Had a tough week. I like to take myself seriously when discussing music with an artist. Music means a lot to me and rolling around my head are those questions that ride the line between fan and journalist. But, possibly, my avoidance and ignorance of the personal lives of these people puts me in a different place all-together. I am a writer/historian/musicologist and I don't need the sensationalism that comes with trying to corner someone on a personal, sensitive topic.
So, why was it a tough week? Well, I had a chance to talk with a singer-songwriter where I could help him in promoting his new project and lead fans to his Facebook page (in a bid to increase pressure on a record label to reissue his long-out-of-print albums.) To record the interview, I had to go back to some PC technology that I abandoned for the Macbook earlier this year. We ran a test and everything went well prior to the interview. The very likable subject was amazing in the depth of his answers and the time he gave (over an hour.) I would even say that a friendship was made there. I thanked him and went off to edit the recording. It wasn't there.

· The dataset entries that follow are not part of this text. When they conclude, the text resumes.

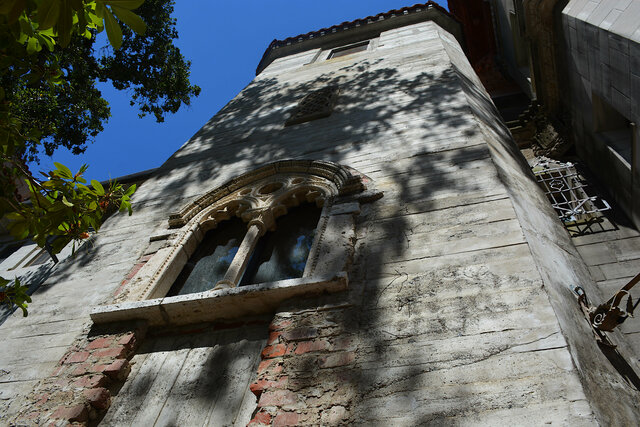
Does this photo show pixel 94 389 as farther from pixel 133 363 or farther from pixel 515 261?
pixel 515 261

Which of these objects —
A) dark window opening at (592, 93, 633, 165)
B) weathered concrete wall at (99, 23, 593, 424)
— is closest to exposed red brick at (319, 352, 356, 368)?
weathered concrete wall at (99, 23, 593, 424)

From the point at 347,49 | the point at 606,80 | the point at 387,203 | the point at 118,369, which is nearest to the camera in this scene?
the point at 118,369

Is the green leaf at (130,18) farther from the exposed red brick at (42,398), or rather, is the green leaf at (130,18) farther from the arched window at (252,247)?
the exposed red brick at (42,398)

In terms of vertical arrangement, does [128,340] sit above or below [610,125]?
below

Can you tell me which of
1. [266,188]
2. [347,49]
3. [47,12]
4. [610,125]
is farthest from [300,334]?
[347,49]

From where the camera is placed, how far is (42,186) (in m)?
2.66

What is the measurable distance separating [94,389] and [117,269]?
148 cm

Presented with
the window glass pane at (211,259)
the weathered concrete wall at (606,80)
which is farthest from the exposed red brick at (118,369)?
the weathered concrete wall at (606,80)

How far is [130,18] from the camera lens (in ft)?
6.11

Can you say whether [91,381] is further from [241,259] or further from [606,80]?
[606,80]

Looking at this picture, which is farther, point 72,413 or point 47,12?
point 72,413

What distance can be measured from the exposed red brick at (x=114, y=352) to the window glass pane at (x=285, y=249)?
0.99 metres

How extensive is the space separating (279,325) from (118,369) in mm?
1121

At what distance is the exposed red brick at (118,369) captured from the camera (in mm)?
2906
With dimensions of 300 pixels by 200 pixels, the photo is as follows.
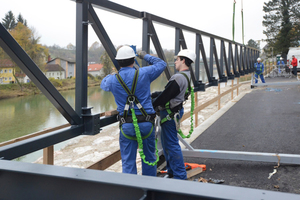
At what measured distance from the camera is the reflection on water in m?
2.80

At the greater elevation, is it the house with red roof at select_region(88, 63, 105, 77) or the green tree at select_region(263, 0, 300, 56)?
the green tree at select_region(263, 0, 300, 56)

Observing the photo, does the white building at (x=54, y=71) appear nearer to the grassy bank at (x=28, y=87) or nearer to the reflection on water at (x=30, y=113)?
the grassy bank at (x=28, y=87)

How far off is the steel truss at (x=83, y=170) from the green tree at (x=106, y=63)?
89 mm

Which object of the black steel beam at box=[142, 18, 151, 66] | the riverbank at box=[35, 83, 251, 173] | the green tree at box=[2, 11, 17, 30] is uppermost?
the black steel beam at box=[142, 18, 151, 66]

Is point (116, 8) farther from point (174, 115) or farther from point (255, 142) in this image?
point (255, 142)

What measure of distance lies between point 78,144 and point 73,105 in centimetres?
802

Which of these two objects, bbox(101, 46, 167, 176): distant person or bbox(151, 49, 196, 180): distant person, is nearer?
bbox(101, 46, 167, 176): distant person

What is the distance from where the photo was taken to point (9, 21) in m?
2.51

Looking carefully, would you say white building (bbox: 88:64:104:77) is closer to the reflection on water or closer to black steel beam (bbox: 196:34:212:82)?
the reflection on water

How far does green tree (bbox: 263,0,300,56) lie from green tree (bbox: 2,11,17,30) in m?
48.1

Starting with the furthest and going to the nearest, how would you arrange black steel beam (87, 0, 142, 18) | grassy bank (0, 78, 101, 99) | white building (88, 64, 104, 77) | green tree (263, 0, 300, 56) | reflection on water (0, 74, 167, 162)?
green tree (263, 0, 300, 56) < white building (88, 64, 104, 77) < black steel beam (87, 0, 142, 18) < reflection on water (0, 74, 167, 162) < grassy bank (0, 78, 101, 99)

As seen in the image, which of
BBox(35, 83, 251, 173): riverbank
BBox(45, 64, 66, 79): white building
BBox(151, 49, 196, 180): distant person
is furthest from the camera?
BBox(35, 83, 251, 173): riverbank

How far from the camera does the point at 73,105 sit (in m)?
3.46

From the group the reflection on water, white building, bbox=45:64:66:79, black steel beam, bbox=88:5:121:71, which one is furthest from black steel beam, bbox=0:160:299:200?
black steel beam, bbox=88:5:121:71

So, here I felt that I lost a tremendous interview, let down my subject and breached some boundary as a journalist. I just wanted to curl up and get over the funk that overwhelmed me. I quickly sent an email off to the subject and let him know that I felt like I had ran over my best friend's dog. There is a big time difference between us but I heard back about 5 hours later and he had this "sinking feeling" when reading my email as he felt we had "lightning in a bottle" there in our discussion. He offered some time a few days later to re-record. It possibly went better the second time around and didn't come across rehearsed. Of course, we had some hiccups during the live airing of the show (which he stayed in the chat room and talked to our listeners) but in the end... it came out pretty good.
So, what can be said here is that success is a perception issue. I recall hearing that some of the biggest success stories in business came after at least 10 failed businesses. I can see that with relationships as well. What seems like failure sometimes are the steps toward success. Yes, having what you viewed as success ripped from your hands by technology or human error is heartbreaking but sometimes it is an unseen step towards something greater. It also helps to treat people with honesty and respect as they may just smile and say, "Let's try again."